▸ **TASK ITEM**
Give the records again in full, exactly as they are.

[Opening RECORDS TO PROCESS section]

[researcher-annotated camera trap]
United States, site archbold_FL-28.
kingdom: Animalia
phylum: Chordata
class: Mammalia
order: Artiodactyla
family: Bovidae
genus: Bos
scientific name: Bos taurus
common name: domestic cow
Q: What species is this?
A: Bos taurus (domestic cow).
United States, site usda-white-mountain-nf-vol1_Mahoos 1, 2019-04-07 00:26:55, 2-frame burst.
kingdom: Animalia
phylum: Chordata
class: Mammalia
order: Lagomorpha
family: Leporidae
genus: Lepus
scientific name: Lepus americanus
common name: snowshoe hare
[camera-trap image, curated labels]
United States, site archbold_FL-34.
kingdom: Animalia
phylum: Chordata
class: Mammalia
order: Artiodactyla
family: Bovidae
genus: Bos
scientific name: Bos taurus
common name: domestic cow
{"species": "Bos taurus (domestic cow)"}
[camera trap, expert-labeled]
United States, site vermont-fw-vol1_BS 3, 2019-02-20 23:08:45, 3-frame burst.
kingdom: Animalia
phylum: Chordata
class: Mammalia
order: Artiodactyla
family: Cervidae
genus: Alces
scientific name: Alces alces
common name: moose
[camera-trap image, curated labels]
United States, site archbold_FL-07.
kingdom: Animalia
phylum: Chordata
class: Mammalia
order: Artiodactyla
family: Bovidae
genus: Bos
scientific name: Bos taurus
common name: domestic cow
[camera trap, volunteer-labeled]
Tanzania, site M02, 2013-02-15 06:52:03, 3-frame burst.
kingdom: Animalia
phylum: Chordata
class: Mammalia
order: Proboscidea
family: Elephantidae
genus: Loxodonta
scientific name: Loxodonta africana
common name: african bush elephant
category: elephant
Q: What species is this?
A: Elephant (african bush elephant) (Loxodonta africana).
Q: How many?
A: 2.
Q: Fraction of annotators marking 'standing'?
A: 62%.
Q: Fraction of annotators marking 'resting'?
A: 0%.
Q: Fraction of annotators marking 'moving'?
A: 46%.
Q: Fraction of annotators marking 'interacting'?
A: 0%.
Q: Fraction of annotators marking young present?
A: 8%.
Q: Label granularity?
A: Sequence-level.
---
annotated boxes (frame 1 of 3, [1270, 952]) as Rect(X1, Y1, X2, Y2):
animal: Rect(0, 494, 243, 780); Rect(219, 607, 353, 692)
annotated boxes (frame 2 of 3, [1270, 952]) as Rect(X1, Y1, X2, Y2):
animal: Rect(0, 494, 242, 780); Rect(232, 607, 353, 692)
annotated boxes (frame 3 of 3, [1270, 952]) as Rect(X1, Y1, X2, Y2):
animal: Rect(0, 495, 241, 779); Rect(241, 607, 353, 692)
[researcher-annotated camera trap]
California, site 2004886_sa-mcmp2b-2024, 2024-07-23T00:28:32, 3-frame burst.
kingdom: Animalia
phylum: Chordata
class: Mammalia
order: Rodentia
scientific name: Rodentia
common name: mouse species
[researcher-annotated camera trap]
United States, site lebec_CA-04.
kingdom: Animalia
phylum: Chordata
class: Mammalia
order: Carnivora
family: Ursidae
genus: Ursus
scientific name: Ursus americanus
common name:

[Closing RECORDS TO PROCESS section]

▸ **ANSWER BOX**
[researcher-annotated camera trap]
United States, site archbold_FL-28.
kingdom: Animalia
phylum: Chordata
class: Mammalia
order: Artiodactyla
family: Bovidae
genus: Bos
scientific name: Bos taurus
common name: domestic cow
Q: What species is this?
A: Bos taurus (domestic cow).
United States, site usda-white-mountain-nf-vol1_Mahoos 1, 2019-04-07 00:26:55, 2-frame burst.
kingdom: Animalia
phylum: Chordata
class: Mammalia
order: Lagomorpha
family: Leporidae
genus: Lepus
scientific name: Lepus americanus
common name: snowshoe hare
[camera-trap image, curated labels]
United States, site archbold_FL-34.
kingdom: Animalia
phylum: Chordata
class: Mammalia
order: Artiodactyla
family: Bovidae
genus: Bos
scientific name: Bos taurus
common name: domestic cow
{"species": "Bos taurus (domestic cow)"}
[camera trap, expert-labeled]
United States, site vermont-fw-vol1_BS 3, 2019-02-20 23:08:45, 3-frame burst.
kingdom: Animalia
phylum: Chordata
class: Mammalia
order: Artiodactyla
family: Cervidae
genus: Alces
scientific name: Alces alces
common name: moose
[camera-trap image, curated labels]
United States, site archbold_FL-07.
kingdom: Animalia
phylum: Chordata
class: Mammalia
order: Artiodactyla
family: Bovidae
genus: Bos
scientific name: Bos taurus
common name: domestic cow
[camera trap, volunteer-labeled]
Tanzania, site M02, 2013-02-15 06:52:03, 3-frame burst.
kingdom: Animalia
phylum: Chordata
class: Mammalia
order: Proboscidea
family: Elephantidae
genus: Loxodonta
scientific name: Loxodonta africana
common name: african bush elephant
category: elephant
Q: What species is this?
A: Elephant (african bush elephant) (Loxodonta africana).
Q: How many?
A: 2.
Q: Fraction of annotators marking 'standing'?
A: 62%.
Q: Fraction of annotators marking 'resting'?
A: 0%.
Q: Fraction of annotators marking 'moving'?
A: 46%.
Q: Fraction of annotators marking 'interacting'?
A: 0%.
Q: Fraction of annotators marking young present?
A: 8%.
Q: Label granularity?
A: Sequence-level.
---
annotated boxes (frame 1 of 3, [1270, 952]) as Rect(X1, Y1, X2, Y2):
animal: Rect(0, 494, 243, 780); Rect(219, 607, 353, 692)
annotated boxes (frame 2 of 3, [1270, 952]) as Rect(X1, Y1, X2, Y2):
animal: Rect(0, 494, 242, 780); Rect(232, 607, 353, 692)
annotated boxes (frame 3 of 3, [1270, 952]) as Rect(X1, Y1, X2, Y2):
animal: Rect(0, 495, 241, 779); Rect(241, 607, 353, 692)
[researcher-annotated camera trap]
California, site 2004886_sa-mcmp2b-2024, 2024-07-23T00:28:32, 3-frame burst.
kingdom: Animalia
phylum: Chordata
class: Mammalia
order: Rodentia
scientific name: Rodentia
common name: mouse species
[researcher-annotated camera trap]
United States, site lebec_CA-04.
kingdom: Animalia
phylum: Chordata
class: Mammalia
order: Carnivora
family: Ursidae
genus: Ursus
scientific name: Ursus americanus
common name:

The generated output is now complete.